Two Strategies for Hard Optimization Problems
Most optimization problems ask you to find the best solution among an exponentially large set of candidates. Exhaustive search is correct but infeasible; the challenge is to prune the search space without missing the optimum. Dynamic programming (DP) does this by identifying overlapping subproblems and caching their solutions, turning exponential recursion into polynomial time. Greedy algorithms do it by making a locally optimal choice at each step and proving — or hoping — that local optima compose into a global optimum. Both strategies appear everywhere in production systems, but they apply to different structural properties of the problem.
Dynamic Programming: Trading Memory for Speed
DP is applicable when a problem has optimal substructure (the optimal solution contains optimal solutions to subproblems) and overlapping subproblems (the same subproblem is solved many times in naive recursion). The edit distance algorithm used in spell checkers, diff tools, and DNA sequence alignment fills an n×m table where each cell depends only on its left, top, and diagonal neighbors — O(nm) time and O(n) space with rolling array optimization. The Viterbi algorithm, used in speech recognition and error-correcting codes, is DP over a trellis graph of hidden states. Knapsack variants appear in cloud resource allocation, ad auction optimization, and compiler register spilling decisions. The key implementation skill is identifying the recurrence relation and choosing between top-down memoization and bottom-up tabulation based on which subproblems are actually needed.
Greedy Algorithms: When Local Beats Global
A greedy algorithm works when the problem has the greedy choice property: a locally optimal choice can always be extended to a globally optimal solution without revisiting earlier decisions. Dijkstra's algorithm is greedy — it always expands the nearest unvisited node — and is provably optimal for non-negative edge weights. Huffman coding builds an optimal prefix-free code by greedily merging the two lowest-frequency symbols, producing the compression codes used in gzip, PNG, and JPEG. Prim's and Kruskal's algorithms for minimum spanning trees are both greedy and provably optimal. The danger is applying greedy thinking to problems that lack the greedy choice property: the fractional knapsack is solvable greedily, but the 0/1 knapsack requires DP.
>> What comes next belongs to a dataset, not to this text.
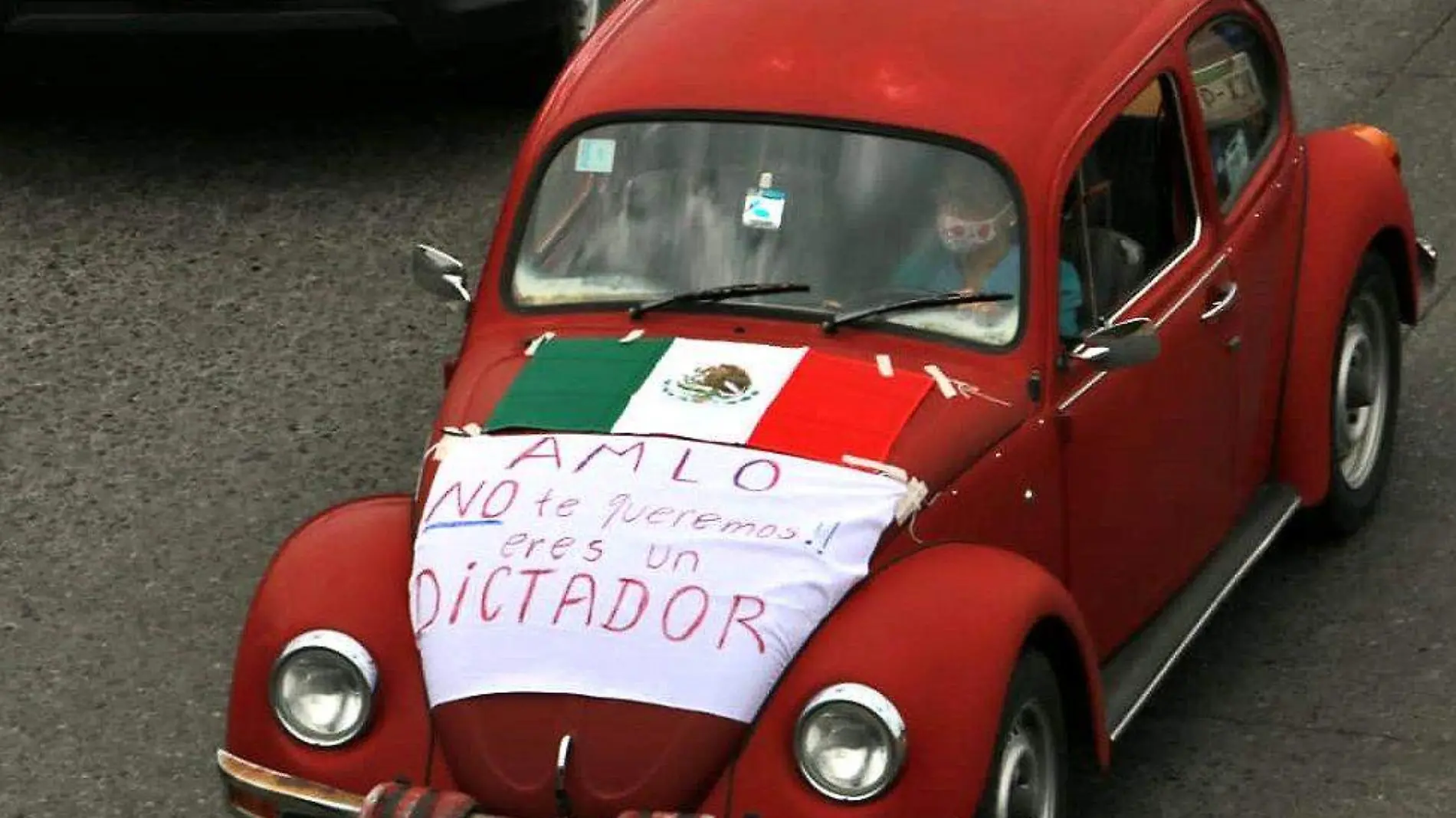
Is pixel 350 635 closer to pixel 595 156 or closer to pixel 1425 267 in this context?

Recognising Which Strategy to Use
The practical skill is diagnosing which strategy applies before writing any code. If you can prove an exchange argument — swapping any non-greedy choice for a greedy one never worsens the solution — then greedy works. If the problem requires combining solutions to overlapping subproblems and you can write a recurrence relation, DP applies. Problems on intervals (scheduling, merging) often admit greedy solutions; problems on sequences (longest common subsequence, matrix chain multiplication) almost always need DP. When neither applies cleanly, branch-and-bound or approximation algorithms come into play. Practicing the reduction — reformulating a new problem as a known DP or greedy problem — is what makes these strategies generalize.
Real Systems That Use These Patterns
Git's diff algorithm (Myers diff) is a DP shortest-path problem on an edit graph, minimizing the number of insertions and deletions to transform one file into another. Google Maps and Uber's routing engines use Dijkstra and A* (a greedy-informed search) for turn-by-turn navigation, with DP-based contraction hierarchies to precompute optimal routes at scale. The Needleman-Wunsch algorithm used in bioinformatics for genome alignment is global sequence DP. TCP congestion control uses a greedy increase / multiplicative decrease strategy to maximize throughput while avoiding collapse. Linux's completely fair scheduler uses a greedy selection of the task with minimum vruntime, implemented efficiently with a red-black tree.